### Extrait du texte
◆ ◆ ◆ ◆
Détail d’assemblage entre la maçonnerie « gothique » de l’ancienne église et les briques « Kolumba » commandées par Peter Zumthor – Source : Antonin Belot

Le plus impressionnant est sans conteste la précision des détails de mise en œuvre. La brique ‘Kolumba’, très fine, aux teintes beiges, rappelle la brique romaine. Cette nouvelle brique fine, réalisée par le briquetier danois Christian Petersen, s’adapte avec précision aux jonctions des nervures ornementales de la maçonnerie gothique. C’est l’ingénieur Jurg Buchli que Peter Zumthor peut remercier pour avoir imaginé des murs sans joints de dilatation et avoir fait en sorte qu’ils puissent utiliser les anciens murs pour supporter une parties des charges. L’effet est alors surprenant : le mariage de deux briques différentes, de deux époques distinctes. C’est le double mur ajouré, construit sur les ruines, perméable aussi bien à l’air qu’à la lumière qui donne toutes ses qualités à la grande salle. Les rayons lumineux traversent le mur en brique par les jours créés par le décalage des briques. L’espace est alors inondé par des faisceaux lumineux d’intensités différentes en fonction de l’heure du jour. Il n’est pas étonnant que Peter Zumthor ait choisi de travailler la brique pour ce projet. Si la ville avait été en majeure partie détruite pendant la guerre, l’architecte Rudolf Schwarz, chargé de la reconstruction, avait beaucoup utilisé ce matériau au milieu du XXème siècle et Peter Zumthor a choisi de s’inscrire dans la tradition qui s’est perpétuée depuis. Les détails des imposants murs en maçonnerie ne sont pas les seuls à devoir être commentés. La mise en œuvre du béton dans de nombreux espaces intérieurs est assez spectaculaire : la qualité de la matière et les joints creux qui délimitent les sols et plafonds des murs verticaux sont admirables. Et que dire de l’ascenseur, permettant de redescendre au RDC une fois la visite terminée, entièrement en aluminium ! Il est évident que le travail des détails est l’un des points forts de l’architecte suisse et il contribue à former un tout cohérent qui cherche à toucher la sensibilité du visiteur.
◆ ◆ ◆ ◆
### Données brutes
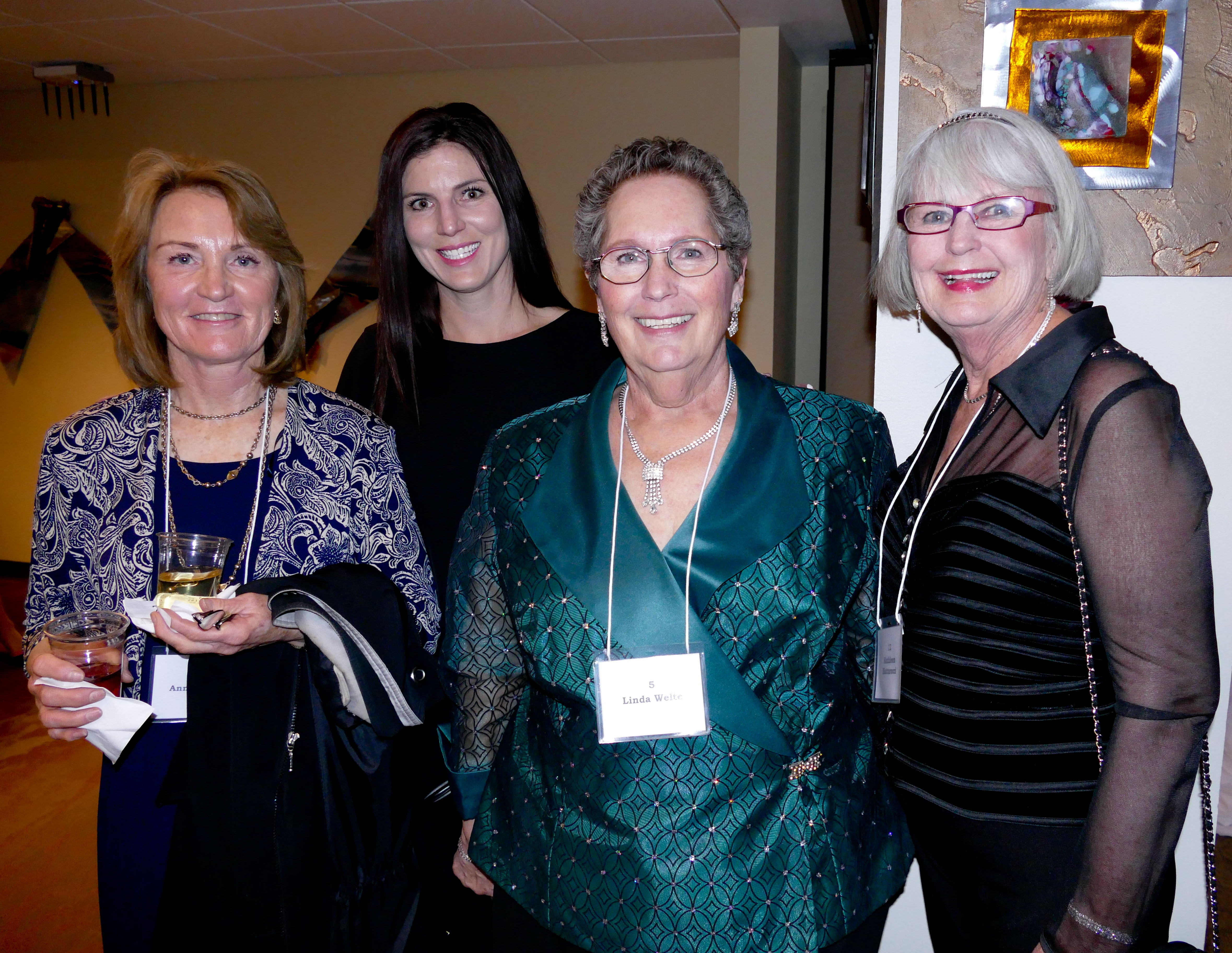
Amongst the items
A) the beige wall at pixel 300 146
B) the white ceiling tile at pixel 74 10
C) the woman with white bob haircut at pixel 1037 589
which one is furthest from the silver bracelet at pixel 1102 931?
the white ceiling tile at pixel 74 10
◆ ◆ ◆ ◆
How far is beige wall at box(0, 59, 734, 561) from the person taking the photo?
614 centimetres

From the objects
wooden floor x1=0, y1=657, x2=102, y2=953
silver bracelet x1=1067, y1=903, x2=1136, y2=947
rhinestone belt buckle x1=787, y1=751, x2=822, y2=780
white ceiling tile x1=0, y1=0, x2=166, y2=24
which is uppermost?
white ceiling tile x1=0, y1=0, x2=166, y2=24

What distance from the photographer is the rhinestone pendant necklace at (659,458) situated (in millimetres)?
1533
◆ ◆ ◆ ◆
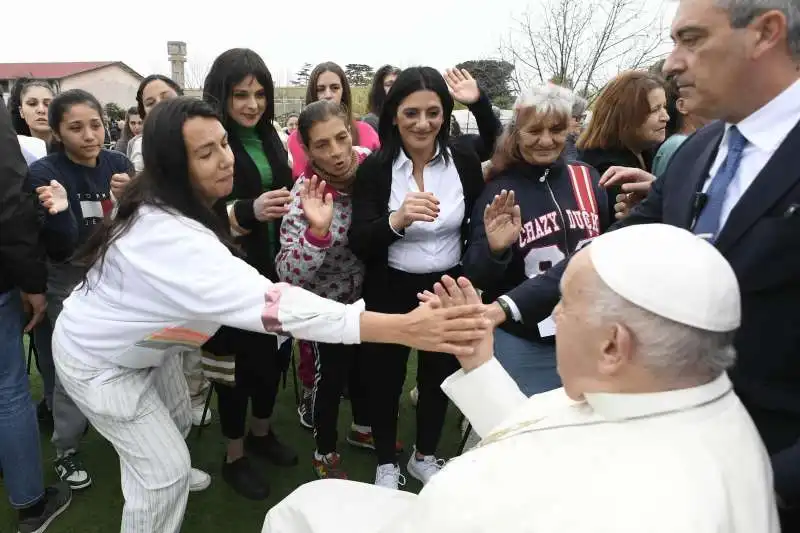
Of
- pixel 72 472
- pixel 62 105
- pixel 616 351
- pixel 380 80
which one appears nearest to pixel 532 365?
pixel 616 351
◆ ◆ ◆ ◆
### Travail à faire
A) Traduisez en anglais, s'il vous plaît, cette phrase du texte sur les briques Kolumba : « La brique ‘Kolumba’, très fine, aux teintes beiges, rappelle la brique romaine. »
B) Selon le texte sur les briques Kolumba, qui a réalisé la nouvelle brique fine ?
C) Prolongez le texte sur les briques Kolumba au-delà de sa dernière phrase.
Les enregistrements forment un matériau distinct du texte.

### Corrigé
A) The very thin, beige-toned 'Kolumba' brick is reminiscent of Roman brick.

B) Le briquetier danois Christian Petersen.

C)
Voici donc quatre micro-récits très louangeurs comme vous pouvez le constater mais il m’a été difficile en dépit de mes efforts de trouver un point critiquable dans ce projet. Je me suis pris à essayer de nuancer mes propos en cherchant des arguments négatifs là où il n’y en avait pas et puis j’ai renoncé à mon obstination avant d’écrire ces récits d’espaces. En conclusion, il est intéressant de constater que, même en ayant étudié un projet dans les moindres détails, le « voir en vrai » procure des réactions bien différentes. Et Peter Zumthor est aussi imprévisible : au dernier niveau, après avoir gravi le grand escalier, après avoir traversé tant d’espaces entièrement réalisés en béton, vous tournez à gauche, vous vous retournez et là, surprise, devant vous se dresse une salle magique, aux murs entièrement recouverts de bois, aux fauteuils confortables et à la grande ouverture sur la ville. Le choc ! Quel changement si radical « d’atmosphère »!

Antonin Belot

Voyage du 23/10/2016 au 30/10/2016

 

Bibliographie :

Zumthor, Peter, Binet, Hélène, Peter Zumthor works : building and projects 1979-1997, Badden : Müller, 1998, 318p.

Durisch, Thomas, Peter Zumthor 1990-1997 : réalisations et projets, Tome 2, Zurich : Scheidegger & Spiess, 2014, 173p.

Zumthor, Peter, Atmosphères, Bâle : Birkhaüser, 2008, 75p.

Zumthor,  Peter, Penser l’architecture, Bâle : Birkhaüser, 2010, 111p.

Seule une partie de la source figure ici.